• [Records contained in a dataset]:

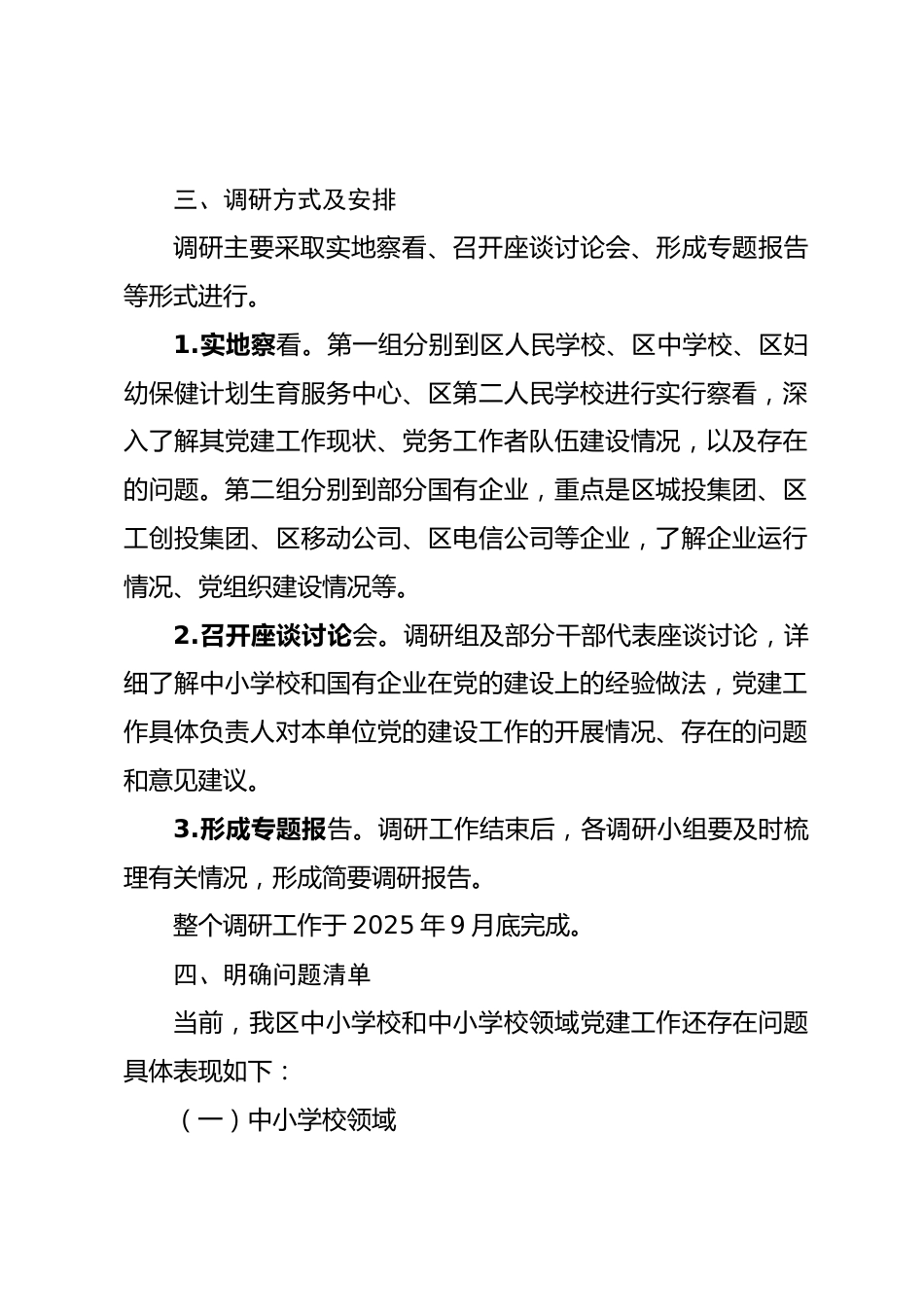 三、调研方式及安排

调研主要采取实地察看、召开座谈讨论会、形成专题报告等形式进行。

1.实地察看。第一组分别到区人民学校、区中学校、区妇幼保健计划生育服务中心、区第二人民学校进行实行察看，深入了解其党建工作现状、党务工作者队伍建设情况，以及存在的问题。第二组分别到部分国有企业，重点是区城投集团、区工创投集团、区移动公司、区电信公司等企业，了解企业运行情况、党组织建设情况等。

2.召开座谈讨论会。调研组及部分干部代表座谈讨论，详细了解中小学校和国有企业在党的建设上的经验做法，党建工作具体负责人对本单位党的建设工作的开展情况、存在的问题和意见建议。

3.形成专题报告。调研工作结束后，各调研小组要及时梳理有关情况，形成简要调研报告。

整个调研工作于 2025 年 9 月底完成。

四、明确问题清单

当前，我区中小学校和中小学校领域党建工作还存在问题具体表现如下：

（一）中小学校领域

• [Exercise details]:
Set down, exactly and in full, the lines from the one containing "3.形成专题报告。调研工作结" through the end of the entries; no other line belongs.

• [Response to the task]:
3.形成专题报告。调研工作结束后，各调研小组要及时梳理有关情况，形成简要调研报告。

整个调研工作于 2025 年 9 月底完成。

四、明确问题清单

当前，我区中小学校和中小学校领域党建工作还存在问题具体表现如下：

（一）中小学校领域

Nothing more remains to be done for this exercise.